Chiens de garde, nouvel épisode


«Ça va, ça vous allait ? C’était bien hein ? Vous aviez plein de choses à dire !»


Le 9 avril, à la fin de l'interview politique de 8h30 sur France Info, Agathe Lambret demande à un ministre si ses questions lui ont convenu.

La voix suave qui s’adresse avec douceur au ministre de l’économie Roland Lescure est celle de la «journaliste» Agathe Lambret. Nous sommes le 9 avril, à la fin de l’interview politique de 8h30 sur France Info, et l’intervieweuse demande au ministre si ses questions lui ont convenu. Si elles ont été suffisamment serviles. Elle pense que son micro est éteint. Ce bout d’émission a rapidement été supprimé du site de France Info, mais il a été conservé par un internaute malicieux qui l’a mis en ligne.

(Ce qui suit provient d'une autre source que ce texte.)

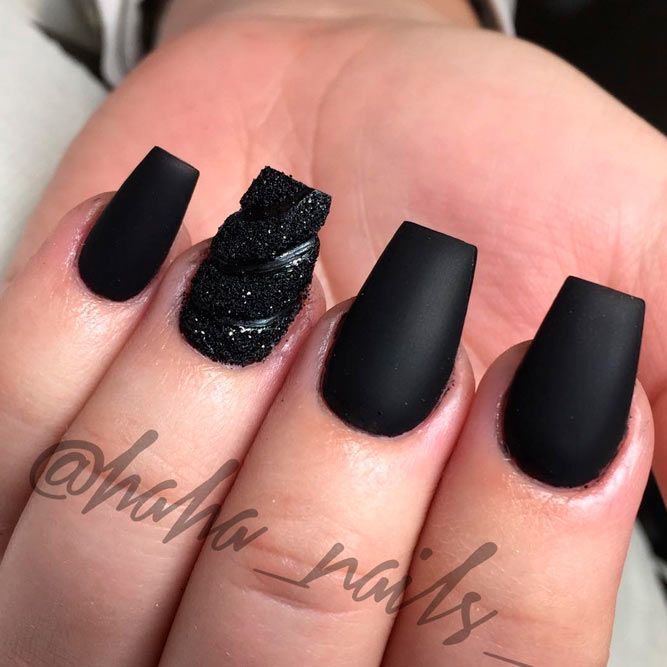 Black Acrylic Nail Designs | Graham Reid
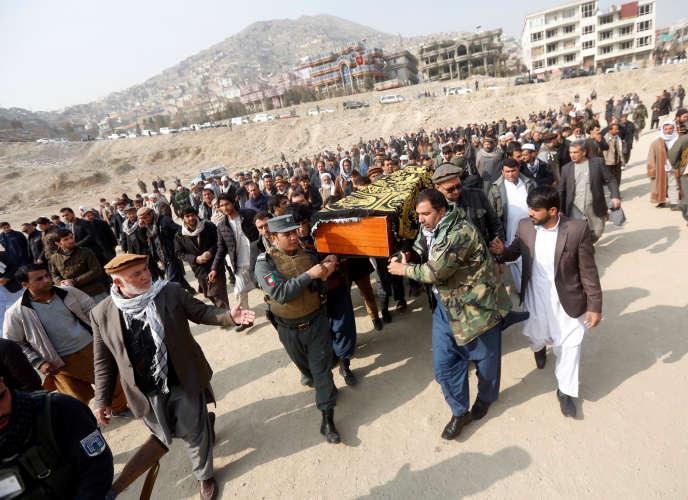 Quatre attaques ont endeuillé la capitale afghane, Kaboul, ces dix derniers jours. Ici, l'enterrement d'une des victimes, le 28 janvier.
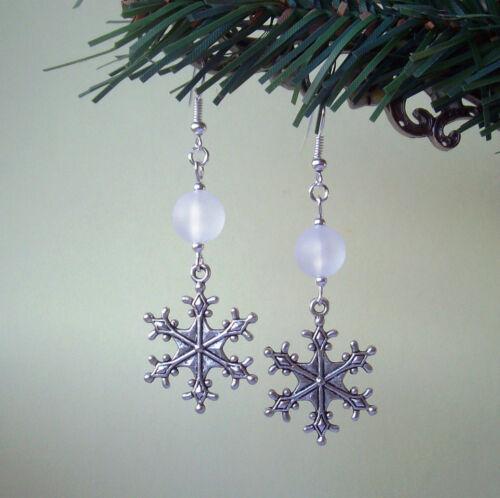 Precioso Invierno Copo De Nieve Grande Esmerilado DEL GRANO PENDIENTES-Navidad Yule Noel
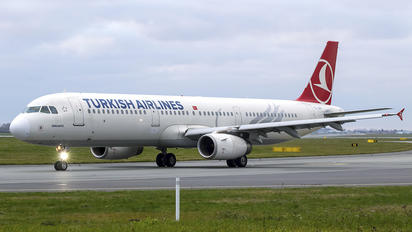 TC-JRV - Turkish Airlines Airbus A321
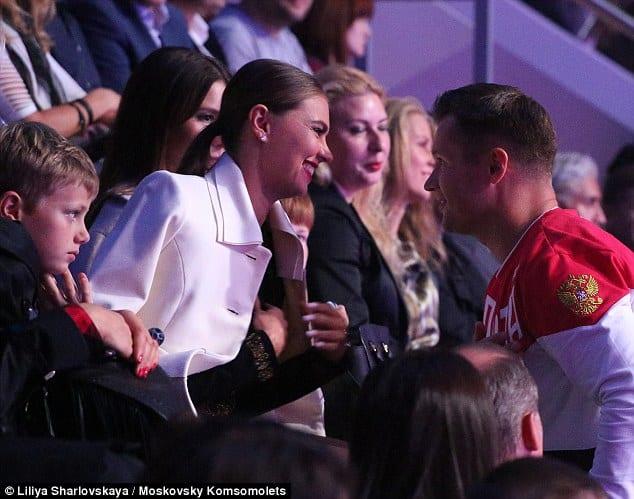 Алина Кабаева не подтвердила слухи о рождении двойни в 2019 году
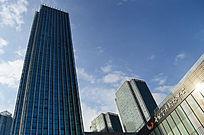 蓝天下的贵阳世纪金源购物中心高楼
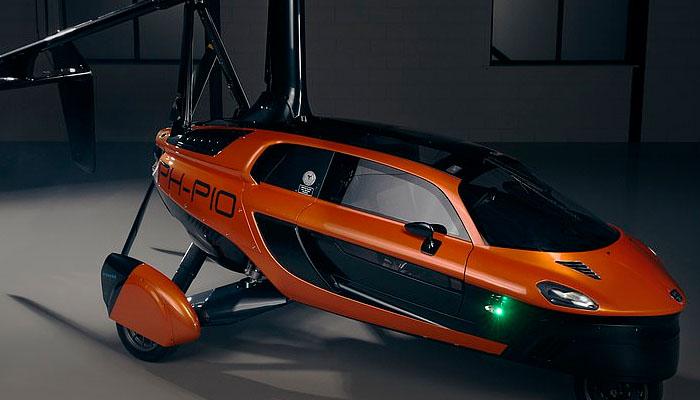 دنیاکی پہلی اڑنے اور چلنے والی گاڑی کی نمائش
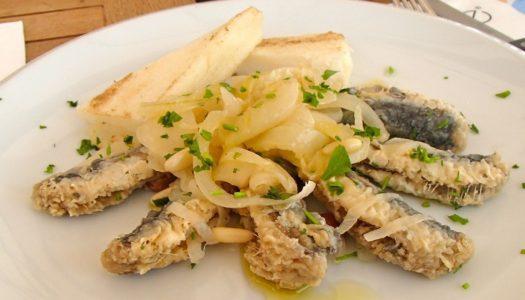 Sarde in saor: ricetta e storia di un piatto tipico veneziano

Agathe Lambret n’est pas toujours aussi courtoise. Le 19 février 2026, après la mort du néo-nazi Quentin Deranque, elle participait à la campagne de propagande aussi mensongère qu’abjecte visant à criminaliser l’antifascisme. Elle imposait alors un véritable interrogatoire à l’Insoumis Manuel Bompard, avec des question d’une mauvaise foi stupéfiante. Acrimed avait recensé qu’Agathe Lambret avait interrompu Manuel Bompard à pas moins de 64 reprises en à peine 20 minutes. C’est-à-dire une fois toutes les 18 secondes en moyenne. L’élu n’avait pas pu articuler la moindre pensée construite. Forte avec les faible, faible avec les forts, Agathe Lambret a ainsi démontré sa docilité sans faille envers le pouvoir et sa férocité contre ses opposants.

Agathe Lambret et les médias, c’est une affaire de famille. Après avoir fait ses étude de droit à Assas, elle passe dix ans sur BFM, où elle se met en couple avec Benjamin Duhamel, autre présentateur vedette, pistonné par papa et maman. Et, par un étonnant hasard, elle est ensuite propulsée à l’antenne de France Info, chaîne de service public. La directrice de l’information chez France Télévision n’est autre que Nathalie Saint-Cricq. Sa belle maman.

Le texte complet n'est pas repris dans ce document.